> WHAT TO WORK ON
Reproduce all of the data below word for word, leaving out the pictures.

> WORKING DATA
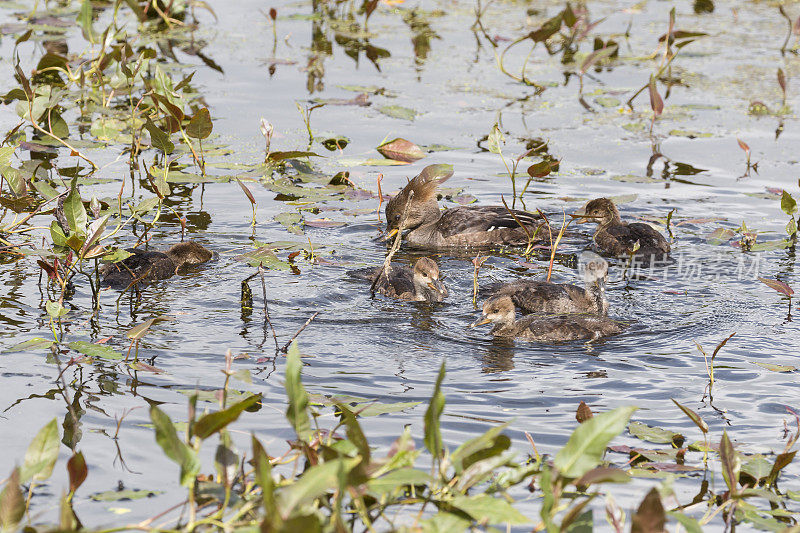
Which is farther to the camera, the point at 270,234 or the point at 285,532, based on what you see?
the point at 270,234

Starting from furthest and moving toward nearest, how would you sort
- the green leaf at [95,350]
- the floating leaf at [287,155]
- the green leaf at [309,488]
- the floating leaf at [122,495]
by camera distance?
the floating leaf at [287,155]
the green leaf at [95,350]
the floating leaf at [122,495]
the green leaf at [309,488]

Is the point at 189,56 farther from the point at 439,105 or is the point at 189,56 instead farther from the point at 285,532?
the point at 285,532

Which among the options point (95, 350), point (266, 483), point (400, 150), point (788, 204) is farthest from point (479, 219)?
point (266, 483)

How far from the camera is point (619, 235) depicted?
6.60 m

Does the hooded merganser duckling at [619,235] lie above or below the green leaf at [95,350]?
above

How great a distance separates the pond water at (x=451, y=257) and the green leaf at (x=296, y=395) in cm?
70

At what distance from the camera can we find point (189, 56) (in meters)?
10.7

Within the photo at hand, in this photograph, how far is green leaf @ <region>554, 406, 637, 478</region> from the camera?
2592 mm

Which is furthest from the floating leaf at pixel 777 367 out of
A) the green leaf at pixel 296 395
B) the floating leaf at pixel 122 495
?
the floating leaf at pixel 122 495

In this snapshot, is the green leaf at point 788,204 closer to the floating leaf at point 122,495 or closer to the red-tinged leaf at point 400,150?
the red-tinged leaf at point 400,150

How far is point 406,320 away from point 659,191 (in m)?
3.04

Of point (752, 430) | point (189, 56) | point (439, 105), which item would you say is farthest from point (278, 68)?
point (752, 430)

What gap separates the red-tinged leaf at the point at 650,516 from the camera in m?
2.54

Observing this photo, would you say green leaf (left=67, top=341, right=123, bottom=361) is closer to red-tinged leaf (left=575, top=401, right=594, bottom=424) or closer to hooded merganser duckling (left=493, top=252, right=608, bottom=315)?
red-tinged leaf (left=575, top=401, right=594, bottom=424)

> SOLUTION TO THE PROBLEM
Which is farther to the camera, the point at 270,234 or the point at 285,532, based on what you see?
the point at 270,234

Starting from furthest and moving toward nearest, how would you sort
- the green leaf at [95,350]
- the floating leaf at [287,155]
- the green leaf at [309,488]
- the floating leaf at [122,495]
by camera distance?
the floating leaf at [287,155]
the green leaf at [95,350]
the floating leaf at [122,495]
the green leaf at [309,488]

Is the point at 189,56 farther from the point at 439,105 or is the point at 189,56 instead farther from the point at 285,532?
the point at 285,532

Which among the options point (95, 350), point (266, 483), point (400, 150), point (788, 204) is farthest from point (479, 219)?
point (266, 483)

How far from the camera is point (619, 235) depicted?
6.60 m

Does the hooded merganser duckling at [619,235] lie above or below the green leaf at [95,350]?
above

How great a distance separates the pond water at (x=451, y=257) and the green leaf at (x=296, y=395) in cm?
70

At what distance from the camera can we find point (189, 56) (in meters)?
10.7

Within the photo at hand, in this photograph, how far is green leaf @ <region>554, 406, 637, 478</region> from the camera?
2592 mm

Which is furthest from the floating leaf at pixel 777 367 out of
A) the green leaf at pixel 296 395
B) the floating leaf at pixel 122 495
?
the floating leaf at pixel 122 495

In this snapshot, is the green leaf at point 788,204 closer to the floating leaf at point 122,495 or closer to the red-tinged leaf at point 400,150?
the red-tinged leaf at point 400,150

How far is point 406,320 away from point 659,191 (in m)?
3.04

Of point (752, 430) | point (189, 56) | point (439, 105), which item would you say is farthest from point (278, 68)?
point (752, 430)

What gap separates the red-tinged leaf at the point at 650,516 from the camera in m?
2.54

Observing this photo, would you say green leaf (left=67, top=341, right=123, bottom=361) is closer to red-tinged leaf (left=575, top=401, right=594, bottom=424) or closer to hooded merganser duckling (left=493, top=252, right=608, bottom=315)?
red-tinged leaf (left=575, top=401, right=594, bottom=424)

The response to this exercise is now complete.